In Central Park, one can start out easy with the flat 1.5-mile loop around the reservoir or take in more of the sights with a rolling 6-mile jaunt through the park. Remember to keep your eyes peeled for the bronze cougar looming over the road, as you will be easy prey. It’s truly a magical place, where Alice in Wonderland welcomes the Mad Hatter beneath skyscrapers. A slice of Alaska also can be found in Central Park – a statue of Balto, the lead dog from the historic serum run, stands proudly atop a boulder.
Looking for more Distance? The West Side Path along the Hudson River stretches for 15.9 miles. Contemplate the thoughts of “Sully” and his passengers who survived the miraculous water landing as you parallel the river. You’ll be striding through images you’ve seen hundreds of times in films and sitcoms.
Cool down or just stretch out your legs with a visit to The High Line Park. It abuts the Chelsea Art District on the west side of Manhattan. This 1.5-mile stroll will not disappoint, as you will be traversing along an elevated rail line turned to a public park thanks to the vision of local residents. It offers an interesting perspective of city life as you walk along, several stories above street level.

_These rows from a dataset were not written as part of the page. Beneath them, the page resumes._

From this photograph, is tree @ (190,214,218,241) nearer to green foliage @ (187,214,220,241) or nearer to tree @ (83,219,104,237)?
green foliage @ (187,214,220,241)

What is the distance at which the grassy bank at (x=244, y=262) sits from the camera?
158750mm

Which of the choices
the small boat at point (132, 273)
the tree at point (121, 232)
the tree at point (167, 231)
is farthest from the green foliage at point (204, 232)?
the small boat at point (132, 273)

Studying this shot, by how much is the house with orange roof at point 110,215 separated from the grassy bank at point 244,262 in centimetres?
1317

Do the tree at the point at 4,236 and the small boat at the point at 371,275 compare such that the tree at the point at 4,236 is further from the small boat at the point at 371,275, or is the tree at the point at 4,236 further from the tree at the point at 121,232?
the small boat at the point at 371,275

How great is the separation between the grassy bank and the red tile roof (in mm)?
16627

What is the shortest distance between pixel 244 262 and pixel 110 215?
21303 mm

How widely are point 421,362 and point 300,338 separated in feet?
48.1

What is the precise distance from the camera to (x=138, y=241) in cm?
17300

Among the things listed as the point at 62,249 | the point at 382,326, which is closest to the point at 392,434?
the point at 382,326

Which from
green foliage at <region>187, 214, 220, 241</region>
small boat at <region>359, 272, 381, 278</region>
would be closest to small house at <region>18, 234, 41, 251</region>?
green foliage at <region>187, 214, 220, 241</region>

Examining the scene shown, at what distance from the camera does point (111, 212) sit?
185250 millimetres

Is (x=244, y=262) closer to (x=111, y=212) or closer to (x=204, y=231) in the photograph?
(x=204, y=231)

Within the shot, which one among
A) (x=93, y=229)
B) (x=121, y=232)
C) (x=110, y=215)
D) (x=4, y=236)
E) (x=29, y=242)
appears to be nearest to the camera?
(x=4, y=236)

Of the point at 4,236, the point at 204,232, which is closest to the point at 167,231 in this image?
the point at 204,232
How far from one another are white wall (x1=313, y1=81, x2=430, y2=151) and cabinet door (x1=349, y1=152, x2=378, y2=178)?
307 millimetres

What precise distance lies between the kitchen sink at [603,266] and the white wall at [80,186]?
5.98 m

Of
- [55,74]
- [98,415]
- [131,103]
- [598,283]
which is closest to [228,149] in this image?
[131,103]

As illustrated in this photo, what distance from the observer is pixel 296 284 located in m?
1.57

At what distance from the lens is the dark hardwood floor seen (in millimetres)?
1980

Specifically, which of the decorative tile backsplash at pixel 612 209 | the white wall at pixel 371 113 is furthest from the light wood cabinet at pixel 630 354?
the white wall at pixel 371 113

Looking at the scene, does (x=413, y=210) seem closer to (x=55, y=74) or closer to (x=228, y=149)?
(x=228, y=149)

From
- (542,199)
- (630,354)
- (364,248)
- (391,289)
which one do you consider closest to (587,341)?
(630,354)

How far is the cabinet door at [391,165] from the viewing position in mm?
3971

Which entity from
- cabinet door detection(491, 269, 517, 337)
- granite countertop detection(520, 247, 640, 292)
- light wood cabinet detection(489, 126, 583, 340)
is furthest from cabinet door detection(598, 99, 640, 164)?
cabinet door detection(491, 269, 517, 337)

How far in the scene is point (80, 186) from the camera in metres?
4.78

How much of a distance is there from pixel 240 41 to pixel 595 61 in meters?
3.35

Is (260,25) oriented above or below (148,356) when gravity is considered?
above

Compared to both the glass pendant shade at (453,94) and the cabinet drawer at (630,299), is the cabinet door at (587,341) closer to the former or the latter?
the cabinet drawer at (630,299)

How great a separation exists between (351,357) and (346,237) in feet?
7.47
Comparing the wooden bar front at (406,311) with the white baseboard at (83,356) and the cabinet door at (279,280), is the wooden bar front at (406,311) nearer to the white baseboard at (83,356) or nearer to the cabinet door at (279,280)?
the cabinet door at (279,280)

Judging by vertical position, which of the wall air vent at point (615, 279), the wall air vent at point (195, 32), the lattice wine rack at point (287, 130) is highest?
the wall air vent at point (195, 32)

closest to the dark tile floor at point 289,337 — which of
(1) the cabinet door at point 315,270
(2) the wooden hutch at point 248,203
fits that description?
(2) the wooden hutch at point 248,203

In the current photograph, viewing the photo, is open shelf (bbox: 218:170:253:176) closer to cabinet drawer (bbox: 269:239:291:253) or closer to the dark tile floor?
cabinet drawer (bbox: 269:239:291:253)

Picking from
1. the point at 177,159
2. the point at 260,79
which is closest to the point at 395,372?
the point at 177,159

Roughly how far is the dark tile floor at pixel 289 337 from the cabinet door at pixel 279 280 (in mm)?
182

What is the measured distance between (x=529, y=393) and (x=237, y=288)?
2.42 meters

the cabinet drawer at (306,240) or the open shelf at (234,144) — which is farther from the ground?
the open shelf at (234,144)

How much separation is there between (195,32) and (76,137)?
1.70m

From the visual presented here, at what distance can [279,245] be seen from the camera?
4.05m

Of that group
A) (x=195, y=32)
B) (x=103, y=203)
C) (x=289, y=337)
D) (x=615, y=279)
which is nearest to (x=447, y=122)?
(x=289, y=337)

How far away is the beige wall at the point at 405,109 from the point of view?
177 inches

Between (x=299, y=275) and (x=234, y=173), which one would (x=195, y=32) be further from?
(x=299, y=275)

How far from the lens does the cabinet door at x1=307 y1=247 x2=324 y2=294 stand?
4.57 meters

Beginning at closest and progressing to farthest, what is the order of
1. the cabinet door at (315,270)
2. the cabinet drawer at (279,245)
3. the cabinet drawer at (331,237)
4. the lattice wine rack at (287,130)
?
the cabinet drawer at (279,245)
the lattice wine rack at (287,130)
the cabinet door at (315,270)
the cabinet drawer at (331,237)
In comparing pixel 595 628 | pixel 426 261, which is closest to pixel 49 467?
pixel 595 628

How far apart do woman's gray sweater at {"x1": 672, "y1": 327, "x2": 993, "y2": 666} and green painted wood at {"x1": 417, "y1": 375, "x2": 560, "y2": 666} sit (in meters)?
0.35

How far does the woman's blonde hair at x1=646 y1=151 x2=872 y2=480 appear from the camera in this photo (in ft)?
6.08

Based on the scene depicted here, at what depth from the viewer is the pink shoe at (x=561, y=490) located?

Need to justify travel with a race? The New York Road Runners (www.nyrr.org) hosts numerous events. Just last month, its New Years Midnight 4-Miler brought out 5,000 runners to usher in another year of fitness. Race bibs with #ResolveToRun were worn with goals noted on the reverse side of the bib. Goals give us purpose – record it and own it.
The premier race, of course, is the New York City Marathon, which finishes a short distance from Columbus Circle. In 1970, the inaugural marathon was held completely within the confines of the park – four challenging laps. The race now embraces the entire city thanks to the vision of Fred Lebow. All five boroughs of New York City, Queens, Brooklyn, Bronx, Staten Island, and Manhattan get to cheer on the nearly 50,000 marathoners from around the world on the first Sunday of November.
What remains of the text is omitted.